Getting Datasets for Data Analysis tasks - Useful sites for finding datasets
Open data fuels innovation. It enables people to focus more on research than on data collection, which is both time-consuming and expensive.
The video above is a hands on version of the article. You should read the article first and follow the video for a hands on part.
In the series — Getting Datasets for Data Analysis tasks, we are looking at ways to access datasets from the internet. In the first part, we learnt to streamline Google search to find only specific files on the web. In this part, let’s look at some of the sites, which host free and openly available datasets which can be used for the data analysis tasks. Some of the sources are pretty well known in the data science community like the UCI Machine Learning Repository, Kaggle datasets and Data.gov. Hence I shall not touch upon them in this article.
Is the data FAIR?
Making data available publicly is vital for the benefit of the Making data available publicly is vital for the benefit of the research community and society as a whole. However, the shared data should follow some essential guidelines so that it can be put to maximum use. In “The FAIR Guiding Principles for Scientific Data Management and Stewardship,” Wilkinson et al., lay down the principles for data management and data sharing. FAIR is an acronym that stands for data that is — Findable, Accessible, Interoperable and Reusable.
Let’s now look at some of the useful sites for finding open and publicly available datasets, quickly and without much hassle.
1. Google Dataset Search
Google Dataset Search is a search engine dedicated to finding datasets. It is a search engine over metadata from data providers. This implies that it indexes over the descriptions of a dataset instead of its content. So if a dataset is available publicly, there is a good chance, that it will pop up in the Google dataset search. At the time of the launch, Dataset Search had almost 25 million different datasets from across the globe. Google dataset search relies on keyword search and like regular Google search offers a neat autocomplete option when looking for datasets on this site.

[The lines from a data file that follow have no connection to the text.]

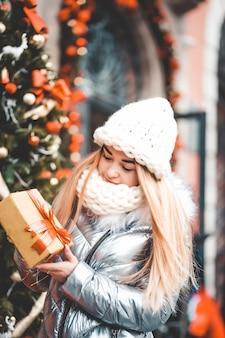 Tiener pakt een geschenk uit bij de kerstboom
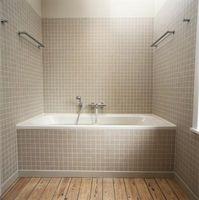 Sådan reparation fliser på et badekar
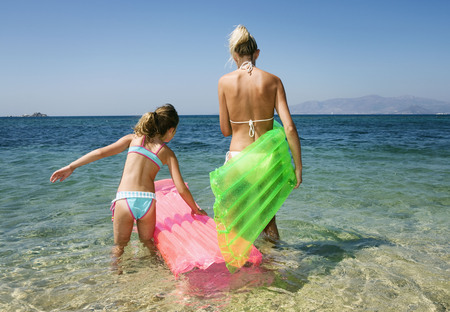 Woman with young girl at the beach with inflatable rafts. LANG_EVOIMAGES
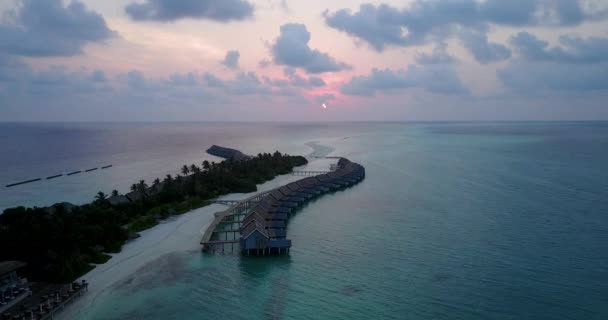 v03577 Aerial flying drone view of Maldives white sandy beach on sunny tropical paradise island with aqua blue sky sea water ocean 4k luxury 5 star resort hotel water bungalow hut relaxing holiday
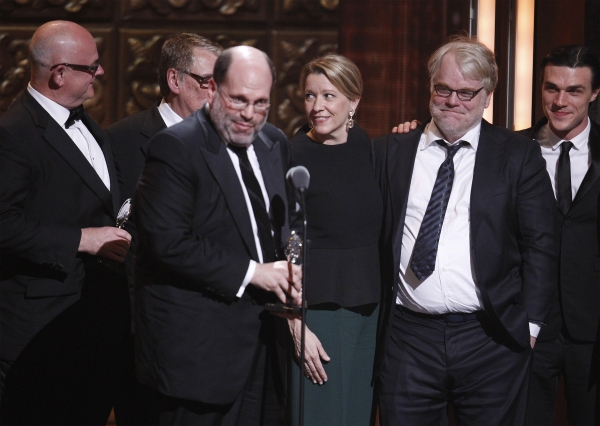 "Philip Seymour Hoffman (2nd R) and producers of ""Death of a Salesman"" accept a Tony award for best revival of a play"
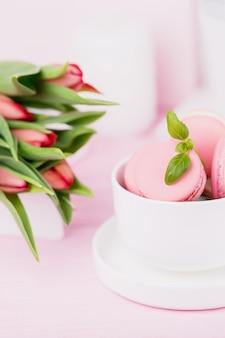 Macarons rosa dolci fatti in casa francesi e tulipani primaverili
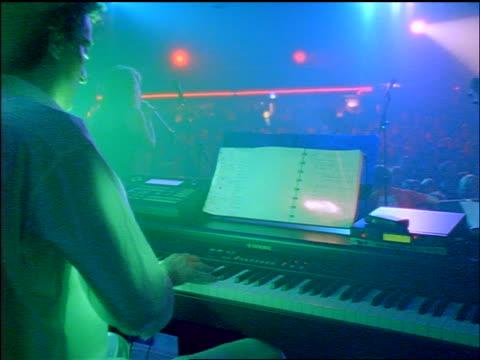 vídeos y material grabado en eventos de stock de rear view man playing keyboard on stage / bassist + singer in background - rock moderno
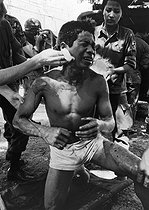 Wounded soldier treated by his comrades. Cambodia, 1975. © Françoise Demulder / Roger-Viollet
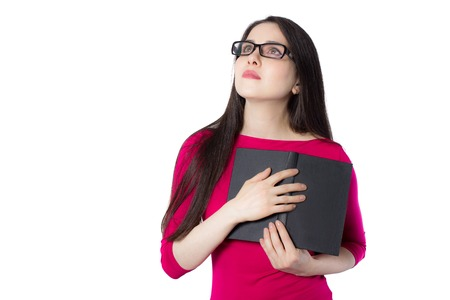 Smart young student woman in red shirt and glasses pressing black book to her heart, looking above on white background, knowledge woman concept idea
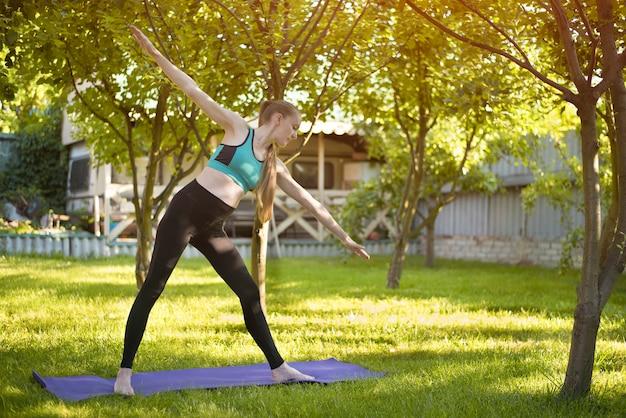 Frau im garten übt yoga. stell das dreieck auf. sommermorgen.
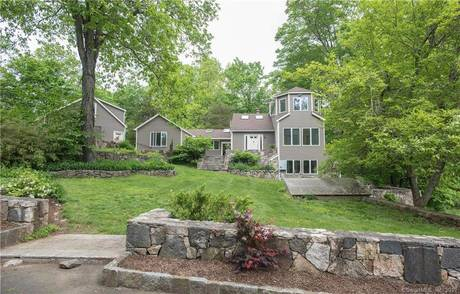 Single Family Home Sold in Wilton CT 06897. Old contemporary house near waterfront with swimming pool and 3 car garage.
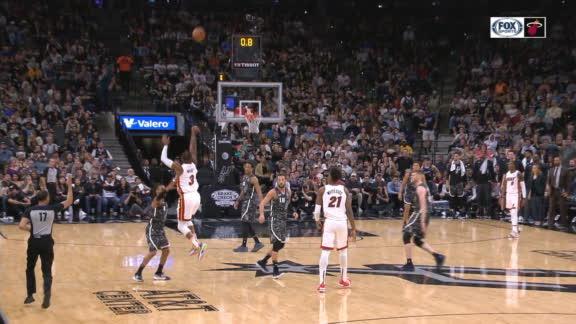 Wade sinks shot from beyond half court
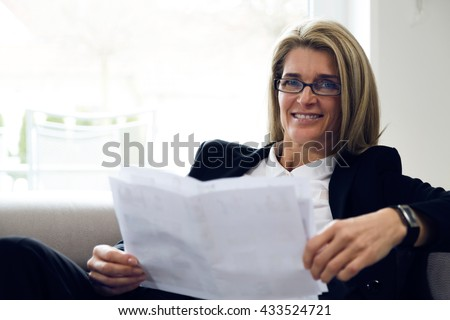 Portrait of attractive middle-aged business woman sitting on modern sofa at home and smiling into the camera. Confident woman with black suit reading white papers in bright environment. - stock photo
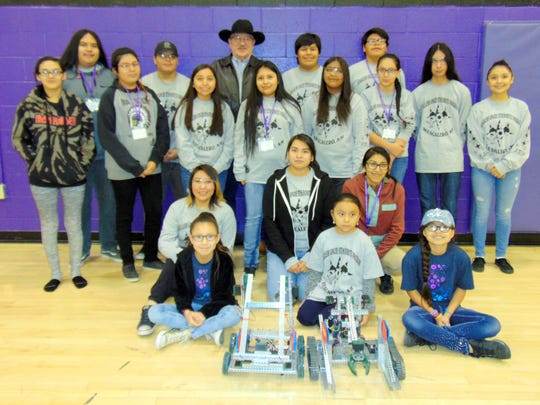 "Mescalero Apache President Arthur ""Butch"" Blazer stands with members of the Mescalero STEM team."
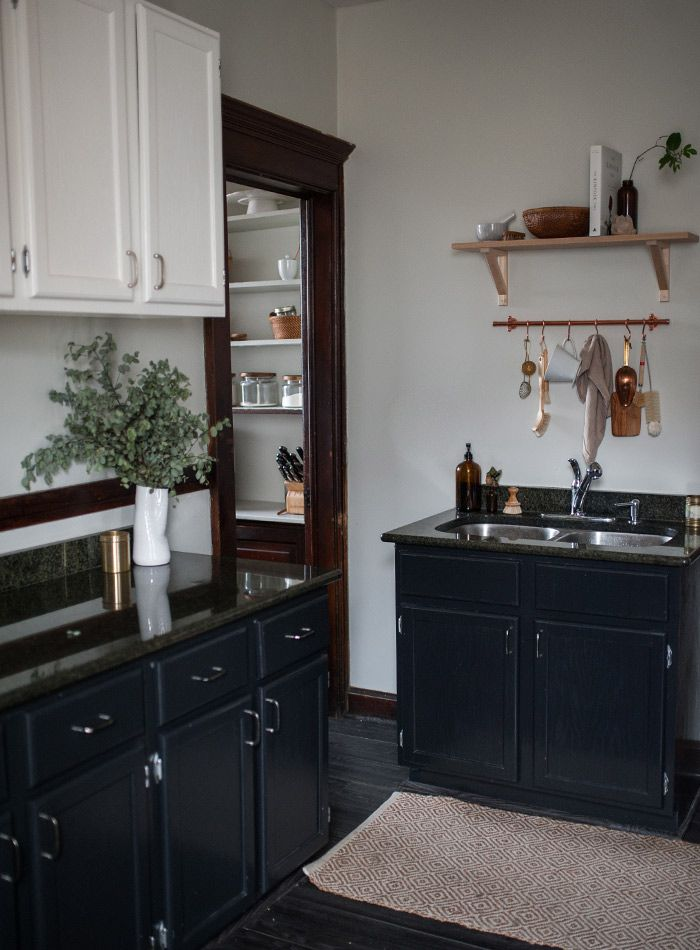 black base cabinet and white upper cabinets in a simple and clean ...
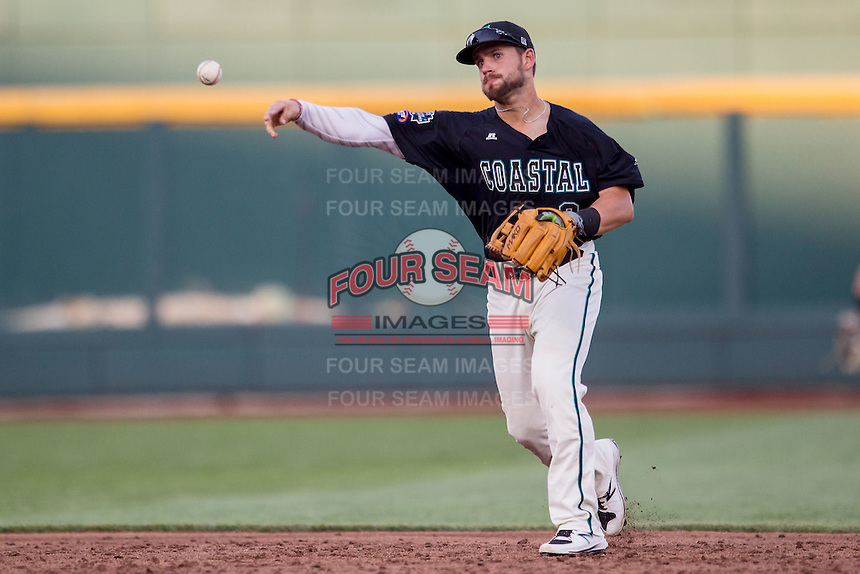 Coastal Carolina Chanticleers second baseman Tyler Chadwick (8) makes a throw to first base against the Florida Gators in Game 4 of the NCAA College World Series on June 19, 2016 at TD Ameritrade Park in Omaha, Nebraska. Coastal Carolina defeated Florida 2-1. (Andrew Woolley/Four Seam Images)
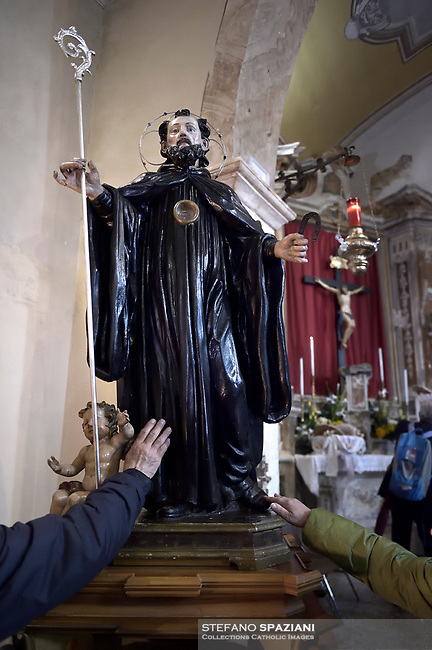 """The Statue of Saint Domenico inside the church of Cocullo before the procession.The feast of snakes. Process dedicated to the Saint Dominic, in the streets of Cocullo, in the Abruzzo region, Italy on May 1, 2019.<br /> <br /> <br /> <br /> The St. Domenico's procession in Cocullo, central Italy. Every year on the first  of May, snakes are placed onto the statue of St. Domenico and then the statue is carried in a procession through the town. St. Domenico is believed to be the patron saint for people who have been bitten by snakes:<br /> <br /> Italy, Cocullo, in the Province of L'A...quila, is at 870 meters a.s.l., along the railway line connecting Sulmona to Rome. The village rises alongside Mount Luparo (1327 meters) """"The valley opening in front of the village is surrounded by bare rocks, while on the other side, to the south, snow-capped mountain crests follow one after the other...""""<br /> San Domenico Abate lived in the 10th and 11th centuries AD. Born in Foligno, in the Umbria region, he started his pilgrimages, preaching and ascetic practices in Central Italy, making miracles recorded by the word-of-mouth tradition. He died on 22 January 1031 and was buried in Sora.<br /> <br /> Cocullo snake charmers are over with their snake hunting. They proceeded through the During the procession on the first in May, before the snakes are placed all over the statue of St. Dominick, they will be fed with milk kept in containers with crusca. It is the snake that, most of all other elements, expresses an ancestral myth: the unknown aspect and unpredictability of the natural environment with man's innate need to achieve the dominance on his own habitat. <br /> <br /> Snakes and wolves were the emblems of Italic peoples like the Marsians and Irpinians. Some areas in Abruzzo, especially in the Sagittario valley, were under the menace of wolves and snakes, which for the local populations represented the uncertainty and anxiety of their existence that, together with the precariousn"""
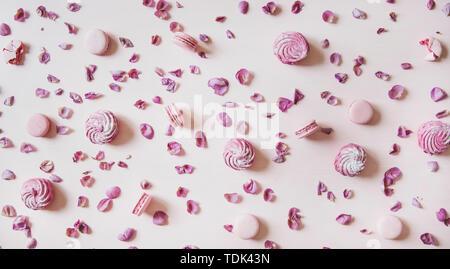 Flat-lay di rosa dolci macaron cookies, lilla marshmallows e petali di rosa pastello su sfondo rosa, vista dall'alto. Food texture, sfondo e wallpap Immagini Stock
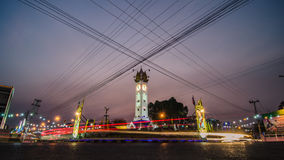 Clock tower evening with traffic lights trails. Mahasarakham clock tower in the evening with traffic lights trails. Shooting the landmark of mahasarakham when Stock Photos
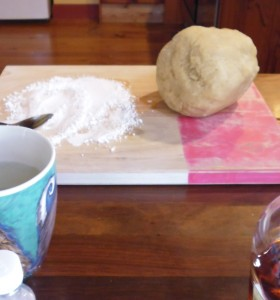 Marzipan ball on a board with icing sugar, ready to be divided up and rolled into logs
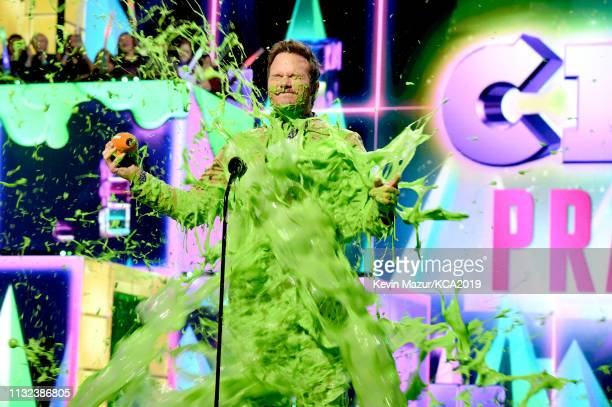 Favorite buttkicker winner for 'Jurassic World Fallen Kingdom' actor Chris Pratt gets slimed on stage during the 32nd Annual Nickelodeon's 2019 Kids'...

If you wish to make your own datasets discoverable in Google Dataset search, make sure you use an open standard (schema.org) to describe the properties of your dataset on your own web page.
So, if you have a dataset on your site and you describe it using schema.org, an open standard, others can find it in Dataset Search.
🔗 Link to the site: https://datasetsearch.research.google.com/
OpenML is an open data science platform meant to democratize machine learning research. It provides a large amount of data from a variety of domains ranging from healthcare to education to climate change.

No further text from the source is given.